Hi all,
I am very, very new to SAS. I have a dataset with about 300 variables with either a 1 or a 0 if that person does or does not meet those qualifcations.
So something like
Person | Var1 | Var2 | Var3 | Var4 |
52 | 1 | 0 | 1 | 0 |
32 | 1 | 0 | 1 | 0 |
100 | 0 | 0 | 1 | 0 |
80 | 1 | 0 | 1 | 1 |
should be
Person | Var1 | Var3 | Var4 |
52 | 1 | 1 | 0 |
32 | 1 | 1 | 0 |
100 | 0 | 1 | 0 |
80 | 1 | 1 | 1 |
Let me know if you have any ideas!! I am very new to SAS so have no idea where to even begin, but this is needed for my work : )
Thanks
Run a proc summary, transpose the result, and create a drop statement dynamically from that:
data have;
input person $ var1 var2 var3;
datalines;
52 1 0 1 0
32 1 0 1 0
100 0 0 1 0
80 1 0 1 1
;
run;
proc summary data=have;
var _numeric_;
output out=check (drop=_type_ _freq_) sum=;
run;
proc transpose data=check out=check2;
var _all_;
run;
data _null_;
set check2 end=eof;
if _n_ = 1 then call execute('data want; set have; drop');
if col1 = 0 then call execute(' ' !! trim(_name_));
if eof then call execute('; run;');
run;
Note that I posted example data in a data step with datalines; this makes it easy for everyone to recreate the exact same dataset with just copy/paste and submit.
Here's my solution.
Do nothing to var2.
In any code you write, do not mention or use var2.
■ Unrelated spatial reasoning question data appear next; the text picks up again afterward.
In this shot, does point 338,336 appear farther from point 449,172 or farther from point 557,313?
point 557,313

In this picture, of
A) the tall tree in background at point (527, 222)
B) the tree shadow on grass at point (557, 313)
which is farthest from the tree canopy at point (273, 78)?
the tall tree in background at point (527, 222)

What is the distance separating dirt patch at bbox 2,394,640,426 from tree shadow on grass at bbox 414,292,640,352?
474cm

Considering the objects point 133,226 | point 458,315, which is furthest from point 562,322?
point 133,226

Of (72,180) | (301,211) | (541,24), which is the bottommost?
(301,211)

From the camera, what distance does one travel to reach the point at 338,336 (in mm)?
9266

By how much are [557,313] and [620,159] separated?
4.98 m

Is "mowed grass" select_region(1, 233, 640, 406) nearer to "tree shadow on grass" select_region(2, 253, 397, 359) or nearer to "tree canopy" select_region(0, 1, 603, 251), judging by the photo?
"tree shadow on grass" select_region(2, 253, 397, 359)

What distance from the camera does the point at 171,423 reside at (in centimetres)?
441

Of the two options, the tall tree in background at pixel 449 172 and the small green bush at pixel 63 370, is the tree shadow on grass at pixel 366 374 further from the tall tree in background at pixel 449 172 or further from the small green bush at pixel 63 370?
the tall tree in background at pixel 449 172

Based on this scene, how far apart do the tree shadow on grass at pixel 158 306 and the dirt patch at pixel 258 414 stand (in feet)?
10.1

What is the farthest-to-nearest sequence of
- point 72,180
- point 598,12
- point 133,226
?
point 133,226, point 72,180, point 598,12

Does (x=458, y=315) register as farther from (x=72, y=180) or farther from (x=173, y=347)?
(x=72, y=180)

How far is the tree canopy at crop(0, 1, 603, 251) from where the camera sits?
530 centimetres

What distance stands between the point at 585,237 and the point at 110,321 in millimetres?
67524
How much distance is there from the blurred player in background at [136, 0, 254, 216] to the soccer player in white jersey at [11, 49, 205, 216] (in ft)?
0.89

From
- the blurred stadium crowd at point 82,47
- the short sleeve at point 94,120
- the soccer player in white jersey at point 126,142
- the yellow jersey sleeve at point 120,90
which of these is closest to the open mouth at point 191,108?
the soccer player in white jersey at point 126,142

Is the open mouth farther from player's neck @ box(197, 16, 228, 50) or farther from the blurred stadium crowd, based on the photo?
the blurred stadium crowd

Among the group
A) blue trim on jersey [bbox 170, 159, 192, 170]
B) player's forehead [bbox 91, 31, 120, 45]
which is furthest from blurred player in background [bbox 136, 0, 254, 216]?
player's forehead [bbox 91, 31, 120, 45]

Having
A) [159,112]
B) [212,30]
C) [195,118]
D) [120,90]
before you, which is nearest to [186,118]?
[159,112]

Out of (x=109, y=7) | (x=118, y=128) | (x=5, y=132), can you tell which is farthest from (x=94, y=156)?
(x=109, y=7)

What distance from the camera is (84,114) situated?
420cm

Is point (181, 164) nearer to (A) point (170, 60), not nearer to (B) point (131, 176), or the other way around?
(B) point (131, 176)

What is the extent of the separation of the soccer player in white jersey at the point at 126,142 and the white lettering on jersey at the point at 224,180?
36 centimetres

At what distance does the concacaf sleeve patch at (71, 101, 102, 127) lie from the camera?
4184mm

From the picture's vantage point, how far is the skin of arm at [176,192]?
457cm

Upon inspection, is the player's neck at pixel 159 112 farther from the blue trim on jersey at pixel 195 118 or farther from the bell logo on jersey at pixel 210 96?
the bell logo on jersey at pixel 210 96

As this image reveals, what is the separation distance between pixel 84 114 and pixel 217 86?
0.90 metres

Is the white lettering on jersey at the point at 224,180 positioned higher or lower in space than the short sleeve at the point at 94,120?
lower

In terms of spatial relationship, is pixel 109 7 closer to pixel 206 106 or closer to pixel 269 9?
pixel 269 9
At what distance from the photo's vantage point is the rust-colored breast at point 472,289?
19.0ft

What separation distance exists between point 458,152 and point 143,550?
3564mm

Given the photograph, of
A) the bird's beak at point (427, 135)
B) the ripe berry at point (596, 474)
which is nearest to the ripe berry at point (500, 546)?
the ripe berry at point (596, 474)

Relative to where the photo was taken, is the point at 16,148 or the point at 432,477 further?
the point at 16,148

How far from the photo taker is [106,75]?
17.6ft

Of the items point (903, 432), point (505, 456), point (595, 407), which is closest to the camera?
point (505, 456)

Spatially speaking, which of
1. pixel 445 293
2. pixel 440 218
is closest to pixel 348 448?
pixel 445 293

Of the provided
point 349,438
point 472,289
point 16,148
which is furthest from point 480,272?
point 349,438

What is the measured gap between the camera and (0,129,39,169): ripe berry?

Run a proc summary, transpose the result, and create a drop statement dynamically from that:
data have;
input person $ var1 var2 var3;
datalines;
52 1 0 1 0
32 1 0 1 0
100 0 0 1 0
80 1 0 1 1
;
run;
proc summary data=have;
var _numeric_;
output out=check (drop=_type_ _freq_) sum=;
run;
proc transpose data=check out=check2;
var _all_;
run;
data _null_;
set check2 end=eof;
if _n_ = 1 then call execute('data want; set have; drop');
if col1 = 0 then call execute(' ' !! trim(_name_));
if eof then call execute('; run;');
run;
Note that I posted example data in a data step with datalines; this makes it easy for everyone to recreate the exact same dataset with just copy/paste and submit.
Yes, Kurt that does seem to solve the problem, but I prefer my solution better, especially since I strive to be a "maximally efficient programmer".
I guess the OP wanted a solution for automatically cleaning out irrelevant columns from datasets. And it tickled me to create something completely data-driven 😉
Thanks for the response! This looks very easy to follow and recreate. Though I tried running this, and it just gave me my table back with the 0's still there, the table I am trying to filter is "my_table". What went wrong??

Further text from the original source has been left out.